A lo largo de su vida, estimado
colega, escuchará muchas veces, en televisión, en películas, en conversaciones
de gente que hablará junto a usted sin saber quién usted es, que las personas
como nosotros son monstruos, lo peor de lo peor, la escoria de este mundo.

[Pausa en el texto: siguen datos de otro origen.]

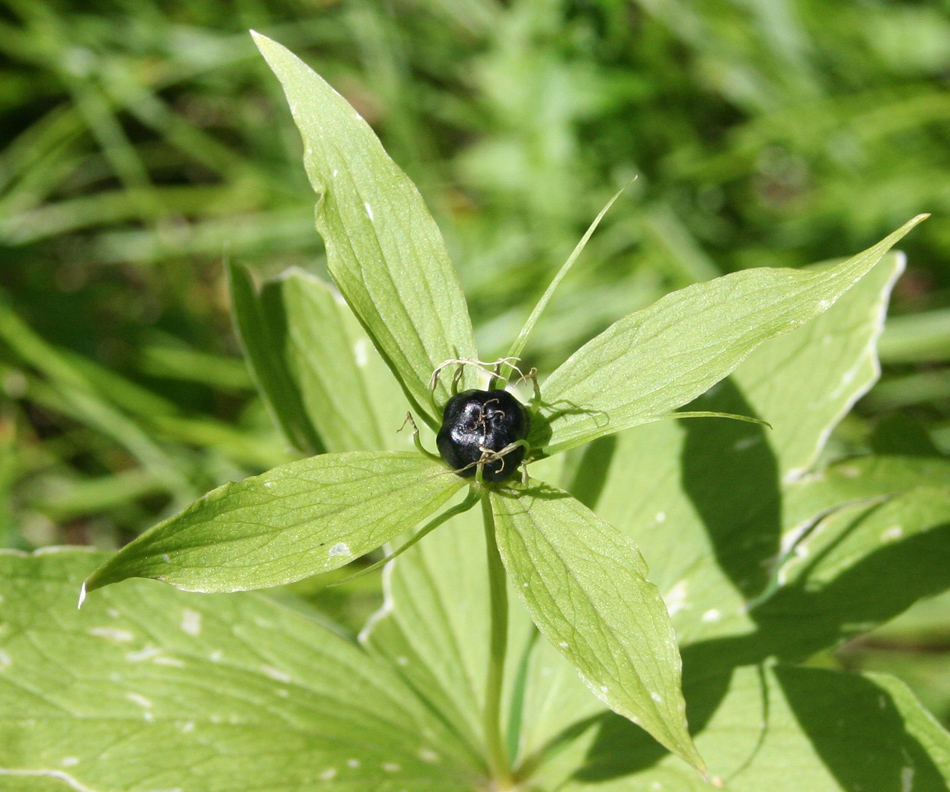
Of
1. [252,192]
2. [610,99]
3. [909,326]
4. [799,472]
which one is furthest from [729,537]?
[252,192]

Bien. Pues atienda usted: ¡Nunca se achante cuando escuche esto! ¡Nunca dude
que usted es necesario! No le estoy pidiendo que no flaquee. Si durante algún
tiempo tiene dudas, dude. Si siente culpa, siéntala. Si siente a veces
vergüenza, sopórtela. Pero nunca deje de cumplir su misión, porque sin alguien
único como usted, capaz de realizarla, la Nación estará perdida. No reniegue
nunca -dentro de su propia conciencia quiero decir, por supuesto- de lo que
usted hace, de lo que usted es. Las personas como nosotros somos cruciales para
que se realice el curso de la Historia. Por la grandeza de lo que hacemos, el
nombre que se nos ha reservado, “auxiliares”, nos queda pequeño; pero nosotros
no somos hombres que busquen medallas. Somos hombres completos, que sabemos,
sin necesidad de reconocimiento, que nuestra labor es esencial. Sepa y recuerde
que las personas como nosotros no es que sean necesarias, es que son
indispensables. El oficial entrevistador con el que usted colabora ¡no es nada
sin usted!, ¡no conseguiría nada sin usted! El Ejército ¡no es nada sin usted!

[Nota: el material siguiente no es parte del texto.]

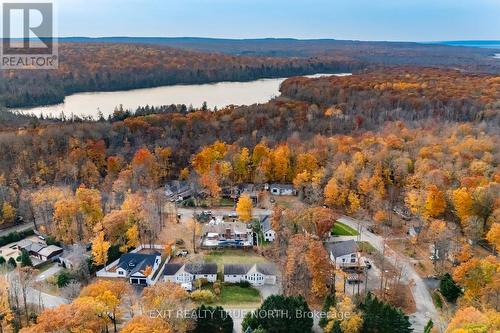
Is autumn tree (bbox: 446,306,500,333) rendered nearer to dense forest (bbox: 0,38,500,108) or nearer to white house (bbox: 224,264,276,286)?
white house (bbox: 224,264,276,286)

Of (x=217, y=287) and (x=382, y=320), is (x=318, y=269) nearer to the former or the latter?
(x=382, y=320)

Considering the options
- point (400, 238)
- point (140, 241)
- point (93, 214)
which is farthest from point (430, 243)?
point (93, 214)

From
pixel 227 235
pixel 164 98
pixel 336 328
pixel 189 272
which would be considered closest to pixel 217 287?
pixel 189 272

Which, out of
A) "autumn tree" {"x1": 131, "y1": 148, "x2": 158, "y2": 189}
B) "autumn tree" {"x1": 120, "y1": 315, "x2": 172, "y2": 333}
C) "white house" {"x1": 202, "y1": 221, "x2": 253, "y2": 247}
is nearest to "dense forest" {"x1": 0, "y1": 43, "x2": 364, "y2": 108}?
"autumn tree" {"x1": 131, "y1": 148, "x2": 158, "y2": 189}

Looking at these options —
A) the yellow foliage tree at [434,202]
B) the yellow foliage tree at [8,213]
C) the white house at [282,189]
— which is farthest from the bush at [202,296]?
the white house at [282,189]

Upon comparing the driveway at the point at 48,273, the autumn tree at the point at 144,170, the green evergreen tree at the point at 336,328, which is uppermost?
the autumn tree at the point at 144,170

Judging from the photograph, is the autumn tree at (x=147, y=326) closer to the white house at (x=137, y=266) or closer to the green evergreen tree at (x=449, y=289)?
the white house at (x=137, y=266)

¡La Nación misma que lucha contra sus enemigos no es nada sin usted! ... ¿Le
parece a usted que exagero? ... Sí, ¿verdad? ... Dígame, estimado colega: ¿de
qué cree usted que dependen la seguridad y el progreso de la Nación? ... De las
decisiones que toma. ¿Y en qué cree que se fundamentan las decisiones
acertadas? ... En información, por supuesto, en información útil, información
sustanciosa. ¿Y de dónde cree que sale esa información? ¿Del Instituto Nacional
de Estadística? ¿De las eminencias del Consejo de Estado? ¿De los asesores
ministeriales? ¿De los analistas políticos que consiguen credenciales para
asistir y olisquear en los congresos de los partidos o en las cumbres
internacionales? En tiempos de paz quizás baste eso. Pero en tiempo de guerra,
que es realmente el tiempo que cuenta para la Historia, el tiempo en que se
juega el sino de la Nación, la información realmente relevante es la
información que se arranca al enemigo. Y crea usted que arrancar esa
información no es fácil, es una tarea titánica, porque el enemigo está en todas
partes. Porque está el enemigo de fuera, pero está también el enemigo de
dentro, que está a su lado, en la calle, en el metro, en el cine, en el trabajo
mismo, y sabe todo sobre usted, todo de nuestra Nación. Y es por eso, que en
realidad no hay tiempo de paz, que siempre estamos en guerra. No lo olvide:
siempre estamos en guerra, y sólo gracias a servidores como usted y como yo, y
gracias a lo que sabemos sobre la piel, sobre la piel de los otros, ganaremos
esa guerra.
Sargento H. F.
Responsable de
Formación del CATE
LECCIÓN I.
EL PAPEL DEL
AUXILIAR DE TRATAMIENTOS ESPECIALES EN EL ORGANIGRAMA GENERAL DEL SERVICIO DE
INTELIGENCIA
....
[1] En este taller yo no le
obligaré a que se sume a esta variante impresionista de la caperuza, porque no
quiero parecerle pretencioso. Pero sepa usted que, si le parece buena la idea
-y hasta ahora a todos los nuevos auxiliares se lo ha parecido- le daré todas
las facilidades para que aprenda a ponerla en práctica. Y además se le regalará
la caperuza. Una exactamente igual a la original.